Why don't we do a demo? Part 2: software development
In part 1 of this series I talked about the beginning of this story and laid out the plan. In this post we'll start the actual work, beginning with the software part.
Problem 5: base peripheral device
I'll start with the most basic device: the peripheral. It will provide a simple BLE service to allow toggling the board LED remotely and displaying its current status.
Solution
The Zephyr samples are a good starting point for the firmware skeleton. The XIAO nRF54L15 is also well supported in Zephyr, so defining a custom BLE service and operating the on-board LED is not a challenge. A minimal sketch firmware with the basic functionality can be done reasonably quickly starting from scratch. To test the BLE service we can use a smartphone and nRF Connect for Mobile.

▸ GIVEN ENTRIES
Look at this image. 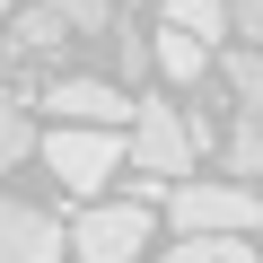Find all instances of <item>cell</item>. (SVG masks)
Returning a JSON list of instances; mask_svg holds the SVG:
<instances>
[{"mask_svg":"<svg viewBox=\"0 0 263 263\" xmlns=\"http://www.w3.org/2000/svg\"><path fill=\"white\" fill-rule=\"evenodd\" d=\"M123 158L141 167L149 184H184L193 176V123L176 114V105H158V97H141V114H132V141H123Z\"/></svg>","mask_w":263,"mask_h":263,"instance_id":"1","label":"cell"},{"mask_svg":"<svg viewBox=\"0 0 263 263\" xmlns=\"http://www.w3.org/2000/svg\"><path fill=\"white\" fill-rule=\"evenodd\" d=\"M62 237H70L79 263H141V246H149V211H141V202H88Z\"/></svg>","mask_w":263,"mask_h":263,"instance_id":"2","label":"cell"},{"mask_svg":"<svg viewBox=\"0 0 263 263\" xmlns=\"http://www.w3.org/2000/svg\"><path fill=\"white\" fill-rule=\"evenodd\" d=\"M167 211H176L184 237H254V228H263V202H254L246 184H176Z\"/></svg>","mask_w":263,"mask_h":263,"instance_id":"3","label":"cell"},{"mask_svg":"<svg viewBox=\"0 0 263 263\" xmlns=\"http://www.w3.org/2000/svg\"><path fill=\"white\" fill-rule=\"evenodd\" d=\"M44 167H53L70 193H105L114 167H123V141H114V132H79V123H62L53 141H44Z\"/></svg>","mask_w":263,"mask_h":263,"instance_id":"4","label":"cell"},{"mask_svg":"<svg viewBox=\"0 0 263 263\" xmlns=\"http://www.w3.org/2000/svg\"><path fill=\"white\" fill-rule=\"evenodd\" d=\"M44 105L62 123H79V132H132V114H141V97H123L114 79H53Z\"/></svg>","mask_w":263,"mask_h":263,"instance_id":"5","label":"cell"},{"mask_svg":"<svg viewBox=\"0 0 263 263\" xmlns=\"http://www.w3.org/2000/svg\"><path fill=\"white\" fill-rule=\"evenodd\" d=\"M62 254H70V237H62L53 211L0 193V263H62Z\"/></svg>","mask_w":263,"mask_h":263,"instance_id":"6","label":"cell"},{"mask_svg":"<svg viewBox=\"0 0 263 263\" xmlns=\"http://www.w3.org/2000/svg\"><path fill=\"white\" fill-rule=\"evenodd\" d=\"M149 62H158L167 79H184V88H193V79L211 70V44H193L184 27H158V44H149Z\"/></svg>","mask_w":263,"mask_h":263,"instance_id":"7","label":"cell"},{"mask_svg":"<svg viewBox=\"0 0 263 263\" xmlns=\"http://www.w3.org/2000/svg\"><path fill=\"white\" fill-rule=\"evenodd\" d=\"M158 263H254V246H246V237H184V246H167Z\"/></svg>","mask_w":263,"mask_h":263,"instance_id":"8","label":"cell"},{"mask_svg":"<svg viewBox=\"0 0 263 263\" xmlns=\"http://www.w3.org/2000/svg\"><path fill=\"white\" fill-rule=\"evenodd\" d=\"M167 18H176L193 44H211V35H228V0H167Z\"/></svg>","mask_w":263,"mask_h":263,"instance_id":"9","label":"cell"},{"mask_svg":"<svg viewBox=\"0 0 263 263\" xmlns=\"http://www.w3.org/2000/svg\"><path fill=\"white\" fill-rule=\"evenodd\" d=\"M237 176H263V123H254V114L228 123V184H237Z\"/></svg>","mask_w":263,"mask_h":263,"instance_id":"10","label":"cell"},{"mask_svg":"<svg viewBox=\"0 0 263 263\" xmlns=\"http://www.w3.org/2000/svg\"><path fill=\"white\" fill-rule=\"evenodd\" d=\"M62 35H70V27H62L53 0H44V9H18V35H9V44H18V53H53Z\"/></svg>","mask_w":263,"mask_h":263,"instance_id":"11","label":"cell"},{"mask_svg":"<svg viewBox=\"0 0 263 263\" xmlns=\"http://www.w3.org/2000/svg\"><path fill=\"white\" fill-rule=\"evenodd\" d=\"M228 97H237V114L263 123V53H228Z\"/></svg>","mask_w":263,"mask_h":263,"instance_id":"12","label":"cell"},{"mask_svg":"<svg viewBox=\"0 0 263 263\" xmlns=\"http://www.w3.org/2000/svg\"><path fill=\"white\" fill-rule=\"evenodd\" d=\"M18 158H27V97L0 88V176H9Z\"/></svg>","mask_w":263,"mask_h":263,"instance_id":"13","label":"cell"},{"mask_svg":"<svg viewBox=\"0 0 263 263\" xmlns=\"http://www.w3.org/2000/svg\"><path fill=\"white\" fill-rule=\"evenodd\" d=\"M70 35H114V0H53Z\"/></svg>","mask_w":263,"mask_h":263,"instance_id":"14","label":"cell"},{"mask_svg":"<svg viewBox=\"0 0 263 263\" xmlns=\"http://www.w3.org/2000/svg\"><path fill=\"white\" fill-rule=\"evenodd\" d=\"M228 27L246 35V53H263V0H228Z\"/></svg>","mask_w":263,"mask_h":263,"instance_id":"15","label":"cell"},{"mask_svg":"<svg viewBox=\"0 0 263 263\" xmlns=\"http://www.w3.org/2000/svg\"><path fill=\"white\" fill-rule=\"evenodd\" d=\"M0 18H9V0H0Z\"/></svg>","mask_w":263,"mask_h":263,"instance_id":"16","label":"cell"},{"mask_svg":"<svg viewBox=\"0 0 263 263\" xmlns=\"http://www.w3.org/2000/svg\"><path fill=\"white\" fill-rule=\"evenodd\" d=\"M254 263H263V246H254Z\"/></svg>","mask_w":263,"mask_h":263,"instance_id":"17","label":"cell"}]
</instances>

▸ DIRECTIVES
A - List every named software project, development board, and mobile app that the demo post mentions.
B - Retype the demo post from "Why don't we" up to and including "the software part.".

▸ THE SOLUTIONS
A -
Zephyr
XIAO nRF54L15
nRF Connect for Mobile

B -
Why don't we do a demo? Part 2: software development
In part 1 of this series I talked about the beginning of this story and laid out the plan. In this post we'll start the actual work, beginning with the software part.